Di recente una nota senatrice del sud ha dichiarato l'importanza del Mediterraneo come risorsa e come culla di una futura cultura comune. O di una futura classe dirigente. Pertanto, in tempo di crisi, non bisognerebbe "chiudersi". Quale analisi?

http://www.acquavivanet.it/politica/3996-anna-finocchiaro-qpromesse-monti-restiamo-coi-piedi-per-terraq.html

 

“L'importanza del Mediterraneo è da sempre una visione strategica dell'economia a livello mondiale. L'identità da proteggere è quella di un popolo laborioso che da sempre ha fatto di questo mare il proprio motivo e veicolo principale di sviluppo. E' chiaro che viene visto come una grandissima risorsa da sviluppare e utilizzare nel migliore dei modi con il potenziamento delle infrastrutture strategiche come il Porto di Taranto, i grandi snodi marittimi che fanno anche della Puglia la Porta del Levante, pronta ad essere interconnessa nel più potente dei modi con la Cina e con l'Oriente creando infrastrutture complesse e articolate come il Porto di Rotterdam. E' quindi giunto il momento di vedere il Mediterraneo come un grande impianto geografico strategico da valorizzare, come del resto anche il Corridoio VIII Bari-Warna si pone nei suoi obiettivi principali di sviluppo nei corridoi Europei. Va sviluppata quindi una classe dirigente pronta a fronteggiare queste sfide difficili e che richiedono preparazione complessa, completa e sinergica, facendolo con una più coerente e coese interazione strategica atre le università, i politecnici, le aziende e gli studenti, futuri dirigenti di questo Paese”.

 

La "famiglia" dovrebbe essere alla base della società: quale definizione di "famiglia" promuove il suo gruppo?

* [Dati grezzi]
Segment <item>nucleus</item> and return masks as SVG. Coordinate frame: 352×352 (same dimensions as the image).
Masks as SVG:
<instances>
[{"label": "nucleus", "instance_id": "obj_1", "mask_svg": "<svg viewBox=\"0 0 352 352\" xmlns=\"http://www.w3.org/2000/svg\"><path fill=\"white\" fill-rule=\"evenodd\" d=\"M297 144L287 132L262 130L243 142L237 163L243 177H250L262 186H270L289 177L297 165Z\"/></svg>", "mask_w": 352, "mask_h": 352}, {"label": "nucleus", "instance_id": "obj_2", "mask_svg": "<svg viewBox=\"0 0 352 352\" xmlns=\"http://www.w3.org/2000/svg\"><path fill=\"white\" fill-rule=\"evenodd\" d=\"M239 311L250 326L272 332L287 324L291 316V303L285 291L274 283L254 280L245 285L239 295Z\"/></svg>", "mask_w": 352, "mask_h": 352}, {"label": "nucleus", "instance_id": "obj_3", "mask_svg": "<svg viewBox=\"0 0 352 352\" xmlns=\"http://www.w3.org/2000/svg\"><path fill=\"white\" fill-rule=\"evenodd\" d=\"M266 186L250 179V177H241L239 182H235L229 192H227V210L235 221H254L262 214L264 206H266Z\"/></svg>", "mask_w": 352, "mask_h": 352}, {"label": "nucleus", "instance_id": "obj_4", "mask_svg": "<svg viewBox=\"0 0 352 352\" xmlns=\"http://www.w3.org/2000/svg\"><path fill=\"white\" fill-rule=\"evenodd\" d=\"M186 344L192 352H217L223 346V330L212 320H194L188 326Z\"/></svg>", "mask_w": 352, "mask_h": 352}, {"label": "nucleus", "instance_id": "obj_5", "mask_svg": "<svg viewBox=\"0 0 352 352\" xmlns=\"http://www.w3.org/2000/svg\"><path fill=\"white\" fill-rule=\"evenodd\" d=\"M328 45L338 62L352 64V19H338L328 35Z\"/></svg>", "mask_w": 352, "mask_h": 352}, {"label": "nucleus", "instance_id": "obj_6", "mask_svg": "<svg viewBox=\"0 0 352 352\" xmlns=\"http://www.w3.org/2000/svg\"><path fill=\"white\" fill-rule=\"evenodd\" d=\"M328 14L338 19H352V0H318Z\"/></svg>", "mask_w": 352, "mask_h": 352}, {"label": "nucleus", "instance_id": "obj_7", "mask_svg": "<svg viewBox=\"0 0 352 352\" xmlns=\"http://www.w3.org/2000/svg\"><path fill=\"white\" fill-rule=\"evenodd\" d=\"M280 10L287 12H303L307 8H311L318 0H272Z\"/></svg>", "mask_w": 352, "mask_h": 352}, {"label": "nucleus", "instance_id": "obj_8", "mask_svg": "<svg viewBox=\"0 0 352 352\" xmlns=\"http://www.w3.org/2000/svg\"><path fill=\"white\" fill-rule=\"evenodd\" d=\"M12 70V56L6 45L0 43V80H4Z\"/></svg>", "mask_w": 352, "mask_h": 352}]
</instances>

* [Attività 1] Traduci in inglese questa frase del testo sul Mediterraneo: «L'identità da proteggere è quella di un popolo laborioso che da sempre ha fatto di questo mare il proprio motivo e veicolo principale di sviluppo.»
* [Attività 2] Riassumi in due frasi il testo sul Mediterraneo.
* [Attività 3] Prosegui il testo sul Mediterraneo scrivendo la parte che segue l'ultima domanda, quella sulla definizione di «famiglia».

* [Risposta 1] The identity to be protected is that of a hardworking people who have always made this sea their main reason and vehicle for development.

* [Risposta 2] Nella risposta il Mediterraneo viene presentato come una grandissima risorsa strategica da valorizzare, potenziando infrastrutture come il Porto di Taranto e i grandi snodi marittimi che fanno della Puglia la Porta del Levante verso la Cina e l'Oriente. Per affrontare queste sfide si sostiene che vada sviluppata una classe dirigente preparata, attraverso una più stretta interazione tra università, politecnici, aziende e studenti.

* [Risposta 3]
“La persona e la famiglia sono al centro del nostro programma. La difesa e il sostegno della famiglia, comunità naturale fondata sul matrimonio come recita l'articolo 29 della Costituzione Italiana, la promozione della dignità della persona e della tutela della vita, della libertà economica, educativa e religiosa, della proprietà privata, della dignità del lavoro, della solidarietà e sussidiarietà, attraverso erogazione di bonus bebè, piano di sviluppo degli asili nido, buono o credito d'imposta per scuola, università per favorire libertà di scelta educativa delle famiglie, rendere totalmente detraibili dall'imponibile fiscale le spese per l'educazione e l'istruzione dei figli e sostegni straordinari alle famiglie per l'assistenza ai disabili e agli anziani non autosufficienti”.

Commenti  

 
#5 Saverio F Iacobellis 2013-02-25 09:58
Da questi commenti anonimi emerge solo faziosa arroganza. Chiedo la pubblicazione del presente commento. Grazie.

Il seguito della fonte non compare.